◆ Document extract ◆
————————

Chronic Fatigue Syndrome, a day in the life.

This should give you some idea of what it’s like to ‘function’ with CFS, when I’m ‘at my best’. 

I went to York yesterday to look round the English department, and have a chat with a potential supervisor. That part of the trip went well,  and even though there was a 2hr 20min train trip there, I still didn’t garble my speech / forget how to talk /collapse in front of the building / pass out in front of said potential supervisor.

The problem started on the way back. I got out of the meeting at twenty past four. I had eaten lunch around one, a chocolate bar around three, and a cup of coffee around five.  My train left at 18:41, and was due in at Liverpool at 20:59. For normal people, that’d be fine, a little late, but fine. I told myself that if I felt faint, then there was a food trolley on the way there.   But there was a tree on the line in front of Manchester Picadilly. No problem, the announcer said, this will merely be a ten minute delay caused by our not being able to stop in the main Manchester stations. Thirty minutes later and we still had not left Huddersfield. No announcements from the driver, no food trolley, nothing.

With my CFS, talking is usually the first thing to go. I forget words, they scramble in the process of being transmitted from brain to mouth, other people’s speech becomes nonsense, that sort of thing. The second thing to go is ability to walk. I’d already had to walk from the train station to King’s Manor in York, and I wasn’t really having a fantastic day energy wise to begin with – having only had 8 hours sleep. But I managed. I was tired and in pain, but I managed. Now, however, not having eaten properly for hours and hours, I was having difficulty sitting up.

————————

◆ Information shown ◆
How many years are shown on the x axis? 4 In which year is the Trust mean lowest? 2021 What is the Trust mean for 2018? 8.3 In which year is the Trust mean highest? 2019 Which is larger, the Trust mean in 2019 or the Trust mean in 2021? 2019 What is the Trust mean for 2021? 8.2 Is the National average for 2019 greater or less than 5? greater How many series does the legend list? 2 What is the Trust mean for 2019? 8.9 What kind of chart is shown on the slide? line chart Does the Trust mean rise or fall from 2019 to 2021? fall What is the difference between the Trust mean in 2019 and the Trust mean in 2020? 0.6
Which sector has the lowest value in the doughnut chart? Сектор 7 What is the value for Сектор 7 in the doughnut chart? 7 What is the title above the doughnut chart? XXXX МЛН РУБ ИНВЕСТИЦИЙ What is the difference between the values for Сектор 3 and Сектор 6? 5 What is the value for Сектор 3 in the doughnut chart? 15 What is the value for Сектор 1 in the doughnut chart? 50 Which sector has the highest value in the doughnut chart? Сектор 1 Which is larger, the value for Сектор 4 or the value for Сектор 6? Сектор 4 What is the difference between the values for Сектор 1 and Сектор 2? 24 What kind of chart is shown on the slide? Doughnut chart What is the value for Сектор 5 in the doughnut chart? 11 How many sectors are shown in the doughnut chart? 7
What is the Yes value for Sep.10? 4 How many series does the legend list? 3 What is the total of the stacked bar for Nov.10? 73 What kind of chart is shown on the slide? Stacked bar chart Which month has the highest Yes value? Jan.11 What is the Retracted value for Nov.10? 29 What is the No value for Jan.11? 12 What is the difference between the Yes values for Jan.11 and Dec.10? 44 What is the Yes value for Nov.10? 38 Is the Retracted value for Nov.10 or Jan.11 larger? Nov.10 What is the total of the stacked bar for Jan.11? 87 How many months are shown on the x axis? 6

————————

◆ What needs to be done ◆
Carry on the first-person post about a day with chronic fatigue syndrome, starting right after its last sentence.

◆ Answer for this exercise ◆
Twenty minutes later, the train was still on the outskirts of Manchester. It had stopped again. There were ten minutes before we were due into Liverpool Lime Street, and – still! – no word from the driver. To be fair to him, he was probably just as clueless as we were, but for the sake of reasons, he’s going to be a synecdoche for the train company / English weather.

One hour after the train was due, we finally crawled in to Liverpool Lime Street. As we had left Manchester, the driver – audibly confused and exhausted – read out the new arrival times listlessly, as if he didn’t quite believe them either.

So now I was at the station, one hour after I was due to get back to Liverpool, and not having eaten for nine hours. All the shops were shut. I could get a taxi home, but that would be £8, and I had a cripple card giving me free travel. Buses late at night, however, aren’t much fun. Especially in a student city. Especially when your brain has got to the point where it can’t remember which busses go from the city centre to your street. Especially when you still have to walk for 10 minutes (10 minutes!) from the station to the bus station, only to see it there, and stagger/jog/topple forward in horrible pain before finally, somehow, getting on the bus.

I made it home. The interview went well – I just have to see if AHRC will fund me.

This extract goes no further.